You declare formal parameters to wmain using a similar format to main. You can then pass wide-character arguments and, optionally, a wide-character environment pointer to the program. The argv and envp parameters to wmain are of type wchar_t*. For example:
wmain( int argc, wchar_t *argv[ ], wchar_t *envp[ ] )
If your program uses a main function, the multibyte-character environment is created by the run-time library at program startup. A wide-character copy of the environment is created only when needed (for example, by a call to the _wgetenv or _wputenv functions). On the first call to _wputenv, or on the first call to _wgetenv if an MBCS environment already exists, a corresponding wide-character string environment is created and is then pointed to by the _wenviron global variable, which is a wide-character version of the _environ global variable.

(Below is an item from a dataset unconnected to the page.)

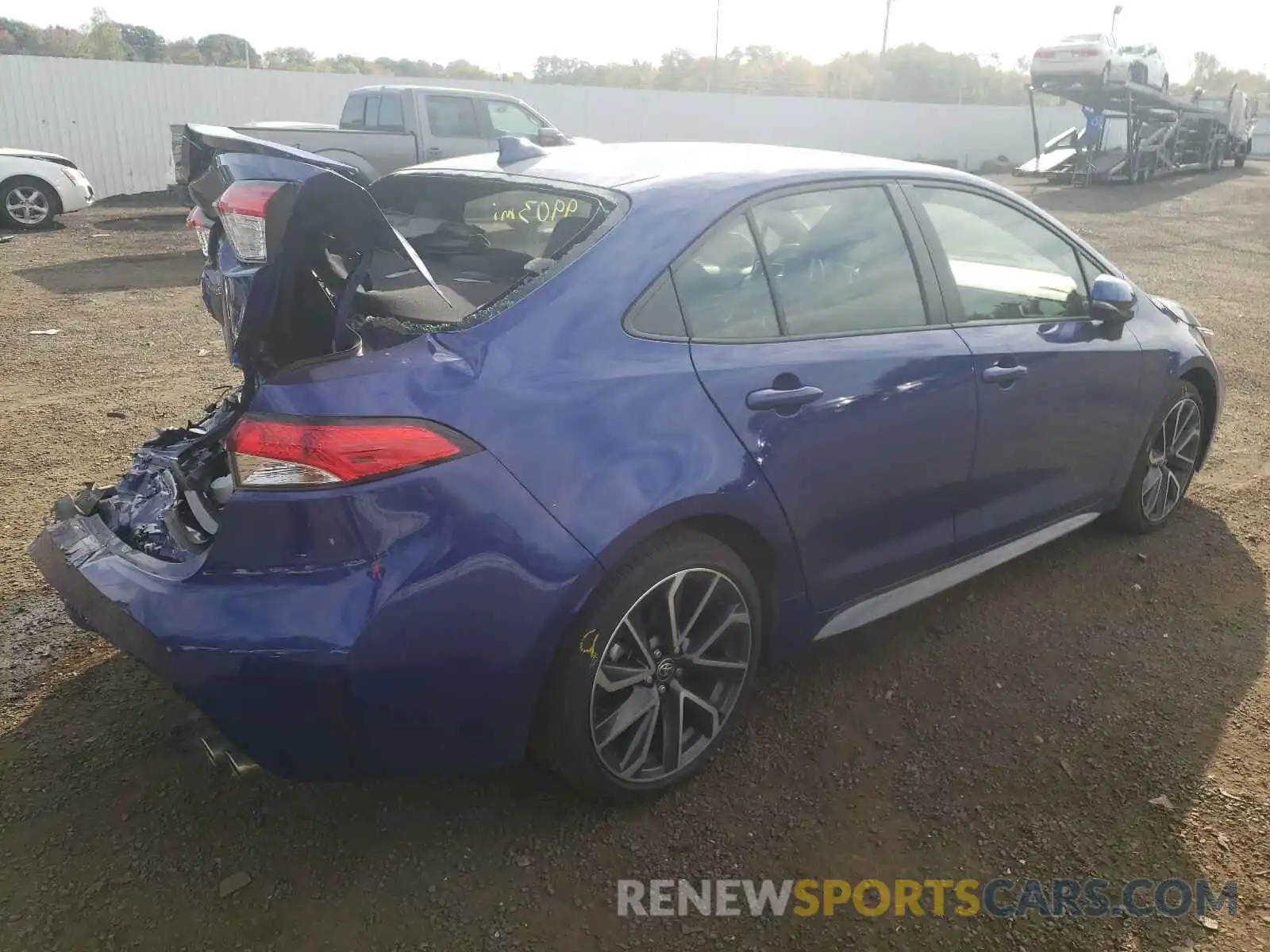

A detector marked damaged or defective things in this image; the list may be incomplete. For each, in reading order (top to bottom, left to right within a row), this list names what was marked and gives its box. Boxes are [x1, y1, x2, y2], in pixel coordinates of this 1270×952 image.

broken tail light [216, 179, 286, 262]
broken tail light [225, 419, 479, 492]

At this point, two copies of the environment (MBCS and Unicode) exist simultaneously and are maintained by the operating system throughout the life of the program.
Similarly, if your program uses a wmain function, a wide-character environment is created at program startup and is pointed to by the _wenviron global variable. An MBCS (ASCII) environment is created on the first call to _putenv or getenv, and is pointed to by the _environ global variable.